A Durham group wants Duke students out of neighborhoods. That’s missing the point | Opinion

This week, my colleagues and I were sent a petition with the title “Stop Duke from Displacing Working Families in Durham.” Currently, the petition has just over 100 signatures, and organizer Frank Hyman is aiming for another 100 before sending the letter to Vincent Price, the university’s president.

“It’s no secret that affordable homes for working families are hard to find in Durham, Duke University’s 1500 seniors, who live off-campus, directly contribute to that scarcity,” Hyman writes in the petition. “And not all of them are good neighbors.”

The gist of Hyman’s argument is that Duke University should build dorms and require its students, who are (generally) wealthier than the average Durham resident and who (occasionally) are nuisances because of their penchant for partying, to live on campus. He stressed in a phone call with me that he knows it isn’t all Duke students. If he could, he tells me, he’d move the problem students to campus and the rest could stay. But that isn’t the reality.

The real issue isn’t rowdy Duke students. The university’s neighbors aren’t the problem either, even though their argument is a bit narrow-minded. The problem is the housing crisis.

Of Duke University’s undergraduate and graduate students, less than 20% live off campus — roughly 3,350 undergraduate and graduate students live across Durham and the surrounding areas. Hyman says that 1,500 seniors, specifically, are the ones who should be moved.

For lots of students, the choice to live off campus is about more than freedom from RAs and ugly dorm room furniture. Oftentimes, students save money by renting an apartment or house off-campus with their classmates. Not only is it cheaper to rent, the cost is broken up by month. Living on campus typically means paying your housing fees by semester. Aside from the upfront costs, students living off campus are able to cook their own meals and save money on meal plans.

Instead of pushing students out, Duke’s neighbors should learn from the school down the road. There has always been tension between UNC-Chapel Hill students and the town’s residents.

In the 1990s, more students started moving off campus and into the Northside neighborhood and surrounding areas that traditionally housed the working class residents of Chapel Hill. In 2004, the university partnered with the town and the Marion Cheek Jackson Center, a nonprofit organization that works within the Northside, to create the Good Neighbor Initiative.

The Good Neighbor Initiative is simple: we all have to be better neighbors to each other, whether you’re a college student going out on Saturday nights, an elderly neighbor who has been around for years, or a young couple raising their child. Instead of siloing students and town residents to their respective towers, the Good Neighbor Initiative focuses on introducing students to their neighbors and setting ground rules for the neighborhood. It also encourages speaking to your neighbors first, before calling the police with a noise complaint. Durham has very small versions of this program, Hyman told me, but they do not actually have buy-in from students.

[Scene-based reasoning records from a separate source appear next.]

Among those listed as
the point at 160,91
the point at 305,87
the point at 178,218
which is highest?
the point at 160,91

Duke students aren’t going anywhere. Even if the university built more housing, there will always be students who prefer living in homes or apartments. A good neighbor initiative would work with this reality, and encourage Duke students to see themselves as true members of Durham’s community.

Hyman’s petition suggests that if Duke students were no longer allowed to rent off campus, the homes would immediately be rented by the community. That’s not necessarily true, either. It’s unlikely that these buildings and their four-bedroom units would go for anything that feels affordable to a family making $60,000.

The problem is that we are in a housing crisis that is exploited by developers who find college students more profitable with fewer complaints when things don’t work, or when state and federal laws are skirted. We are all members of this community, even those pesky college kids who just want to party, and even those who, like Hyman and his neighbors, just want a place to live. Better understanding each other can help all of Durham’s neighbors focus on the bigger issues at hand.